◆ **Texte proposé**:
****
Quand saint Paul dit dans sa premiere épître aux Thessaloniens, chap. ij. vers. xv. gardez nos traditions ; c’est la doctrine que nous vous avons enseignée, ou que vous avez apprise de nous (pour me servir de la version de M. Simon), l’apôtre n’entend par traditions que des instructions. Il convient même de remarquer que c’est le seul endroit du nouveau Testament où le mot tradition, παραδόσις, soit employé favorablement pour une bonne doctrine, une instruction utile & solide. Par-tout ailleurs il désigne des doctrines humaines & condamnables ; voyez-en des exemples dans Matth. xv. Marc vij. Coloss. ij. vers. 9. &c.

Je n’ignore pas que l’ancienne Eglise a approuvé des traditions ; mais ce n’étoient que des traditions concernant des usages, des pratiques, qui, au défaut de l’autorité de l’Ecriture, avoient été introduites par les premiers peres, & non pour établir des dogmes de foi. A ce dernier égard, l’Eglise ne recevoit que ce qui se trouvoit enseigné dans les livres sacrés, adorando plenitudinem scripturæ, comme s’exprime un des peres.

Il n’en est pas de même des rites & des cérémonies. Les successeurs recevoient celles qui avoient été instituées par leurs prédécesseurs, pourvu qu’elles leur parussent édifiantes & raisonnables. Tertullien, cap. iv. lib. de coronâ, traite de ces traditions reçues dans l’Eglise sans être fondées par l’Ecriture sainte, mais néanmoins appuyées d’une ancienne coutume, qui faisoient présumer qu’elles tiroient leur origine de quelque tradition apostolique. Cependant on lui contestoit ce principe ; il y avoit même de son tems des docteurs qui vouloient que toute tradition fût fondée sur l’autorité de l’Ecriture. Là-dessus il tâche de prouver par des faits qu’une tradition, quoique non écrite, doit être reçue. Il rapporte divers exemples de ces usages ecclésiastiques qui se pratiquoient, sans qu’on en trouvât rien dans l’Ecriture ; & entre ces usages, il y a celui-ci. Nous souffrons, dit-il, avec peine qu’il tombe à terre quelque chose du calice, du pain de l’Eucharistie, ou même de notre pain ordinaire. Si vous demandez, poursuit Tertullien, quelque passage de l’Ecriture qui ordonne ces observations, vous n’en trouverez point. La tradition les a introduites, la coutume les a confirmées, & la foi les garde ; si d’un autre côté vous les considérez, vous verrez que la raison autorise, à cet égard, la tradition, la coutume & la foi. Là-dessus M. Rigault ajoute cette remarque. « La tradition sans raison seroit vaine ; c’est pourquoi l’apôtre n’exige point d’obéissance qui ne soit raisonnable ».
****
◆ **Consigne A**:
Dans le texte sur la tradition, relevez toutes les personnes désignées par leur nom.
◆ **Consigne B**:
Écrivez la suite du texte sur la tradition, juste après sa dernière phrase.

◆ **Données**:
****
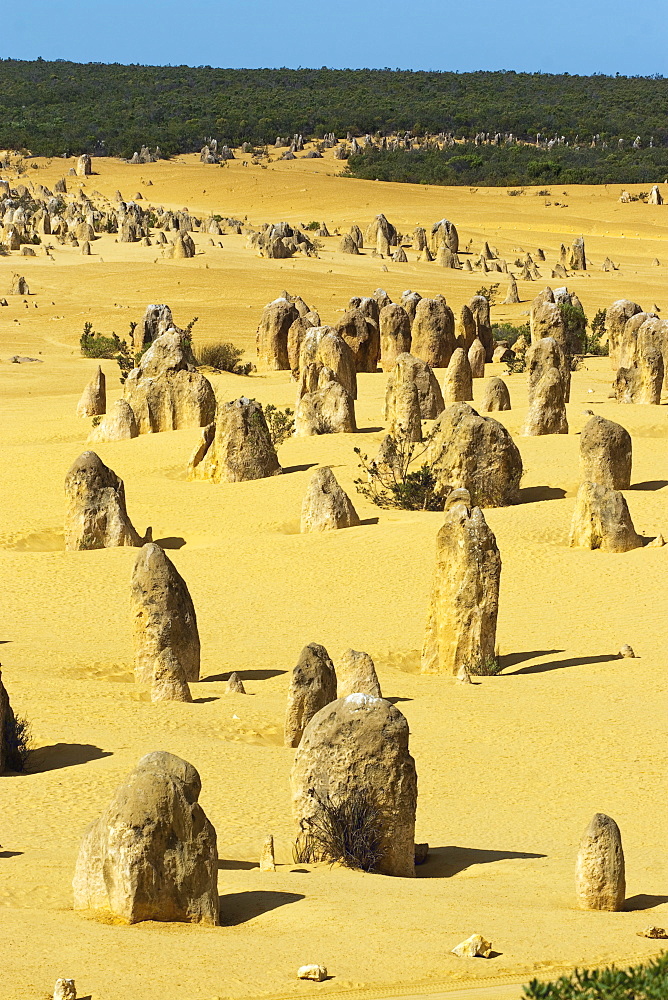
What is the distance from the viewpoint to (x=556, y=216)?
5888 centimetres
****
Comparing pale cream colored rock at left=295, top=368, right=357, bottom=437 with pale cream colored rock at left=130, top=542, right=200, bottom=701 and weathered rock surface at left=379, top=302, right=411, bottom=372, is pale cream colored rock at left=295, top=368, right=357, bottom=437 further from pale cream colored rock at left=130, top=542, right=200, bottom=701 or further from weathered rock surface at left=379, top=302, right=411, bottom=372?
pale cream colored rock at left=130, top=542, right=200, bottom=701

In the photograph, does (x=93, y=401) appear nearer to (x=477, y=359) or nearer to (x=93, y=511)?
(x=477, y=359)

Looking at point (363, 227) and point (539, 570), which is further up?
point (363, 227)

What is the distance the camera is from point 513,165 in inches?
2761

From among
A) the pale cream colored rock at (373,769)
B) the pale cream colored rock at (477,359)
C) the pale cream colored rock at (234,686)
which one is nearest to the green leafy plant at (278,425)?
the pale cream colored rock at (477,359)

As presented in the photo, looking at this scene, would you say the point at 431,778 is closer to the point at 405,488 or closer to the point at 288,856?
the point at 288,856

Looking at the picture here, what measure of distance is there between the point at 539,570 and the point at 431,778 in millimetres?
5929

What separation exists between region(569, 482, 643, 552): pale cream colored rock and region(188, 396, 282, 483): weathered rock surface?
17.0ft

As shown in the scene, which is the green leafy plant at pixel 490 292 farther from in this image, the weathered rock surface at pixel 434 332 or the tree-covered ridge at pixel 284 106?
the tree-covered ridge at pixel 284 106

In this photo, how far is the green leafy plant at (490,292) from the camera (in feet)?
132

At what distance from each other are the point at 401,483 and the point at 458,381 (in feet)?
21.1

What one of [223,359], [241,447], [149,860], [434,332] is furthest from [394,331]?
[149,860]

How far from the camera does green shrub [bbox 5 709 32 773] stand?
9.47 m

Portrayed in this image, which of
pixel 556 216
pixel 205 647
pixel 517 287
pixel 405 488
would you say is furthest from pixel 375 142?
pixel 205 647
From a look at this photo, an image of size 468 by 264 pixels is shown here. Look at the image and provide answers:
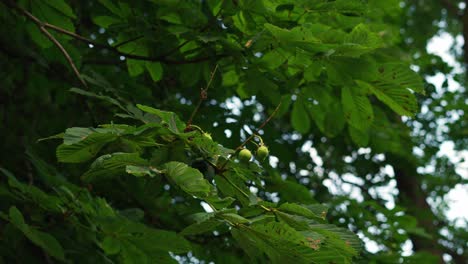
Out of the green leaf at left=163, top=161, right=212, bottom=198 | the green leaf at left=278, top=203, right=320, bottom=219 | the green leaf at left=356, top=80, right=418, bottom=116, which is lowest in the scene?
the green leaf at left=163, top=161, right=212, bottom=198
****
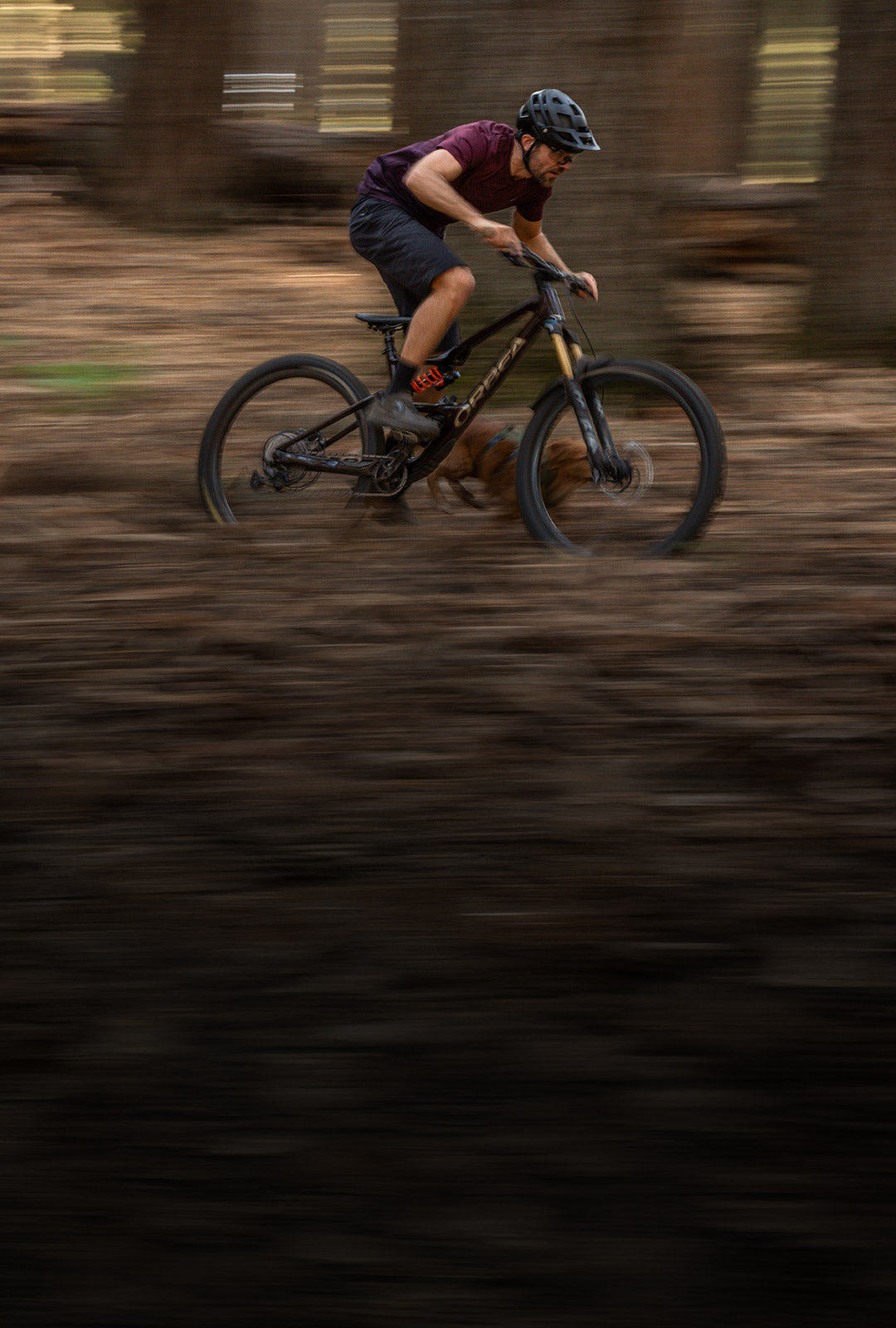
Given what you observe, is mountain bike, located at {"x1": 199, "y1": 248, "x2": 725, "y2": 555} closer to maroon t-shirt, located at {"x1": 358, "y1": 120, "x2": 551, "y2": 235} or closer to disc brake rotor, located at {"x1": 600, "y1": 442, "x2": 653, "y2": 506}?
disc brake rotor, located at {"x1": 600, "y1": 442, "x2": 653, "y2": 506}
****
◆ **Corrigé A**:
saint Paul, M. Simon, Tertullien, M. Rigault

◆ **Corrigé B**:
En effet, comme tout s’altere avec le tems, & que rien n’est plus fautif que les témoignages de vive voix en matiere de doctrine, il en résulte que si la doctrine de Jesus-Christ n’eût pas été écrite par les apôtres, il eût été impossible de la conserver pure, & même elle ne fut que trop-tôt altérée par de fausses opinions. Entre des preuves sans nombre, ce que Clément d’Alexandrie dit de lui-même, peut suffire pour démontrer combien la tradition rendroit la religion incertaine sans l’Ecriture. Ce pere de l’Eglise, après avoir parlé des maîtres qu’il avoit eu, & qu’il nous donne pour des hommes du plus grand mérite & de la plus haute vertu, il ajoute : « Ceux qui ont conservé la véritable tradition de cette précieuse doctrine, transmise d’abord par les apôtres Pierre, Jacques, Jean & Paul, ensorte que le fils la recevoit de son pere (mais entre ces fils peu ressemblent à leurs peres) ; ceux-là nous ont fait parvenir par

la volonté de Dieu ces semences apostoliques confiés à nos ancêtres ». Stromat. lib. I. p. 274 & 275. Cependant si l’on compare la doctrine de ce pere qu’il tenoit, comme il assûre, de grands hommes qui l’avoient reçue des apôtres ou de leurs disciples, & de disciples qui ressembloient à leurs maîtres ; si, dis-je, l’on compare cette doctrine en plusieurs articles avec celle que nous avons aujourd’hui, on y verra bien des différences. De-là vient que cet habile auteur n’est point honoré du titre de saint, comme quantité d’autres qui ne le veulent pas, & que l’on croit trouver beaucoup d’hérésies dans ses livres ; c’est aussi la raison pourquoi les Grecs en ont laissé périr plusieurs. (D. J.)

Tradition mythologique, (Mythol.) on nomme traditions mythologiques, les fables transmises à la postérité, & qui lui sont parvenues après s’être chargées d’âge en âge de nouvelles fictions, par lesquelles les poëtes ont cherché comme à-l’envi, à en augmenter le merveilleux.

Afin qu’une tradition historique, selon la judicieuse remarque de M. Freret, puisse avoir quelque autorité, il faut qu’elle remonte d’âge en âge jusqu’au tems dont elle dépose, que l’on puisse en suivre la trace sans interruption, ou que du-moins dans tout cet intervalle, on ne puisse en assigner le commencement, ni montrer un tems dans lequel elle ait été inconnue. C’est-là une des premieres regles de la critique, & l’on ne doit pas en dispenser les traditions mythologiques, & leur donner un privilege dont les traditions historiques n’ont jamais joui.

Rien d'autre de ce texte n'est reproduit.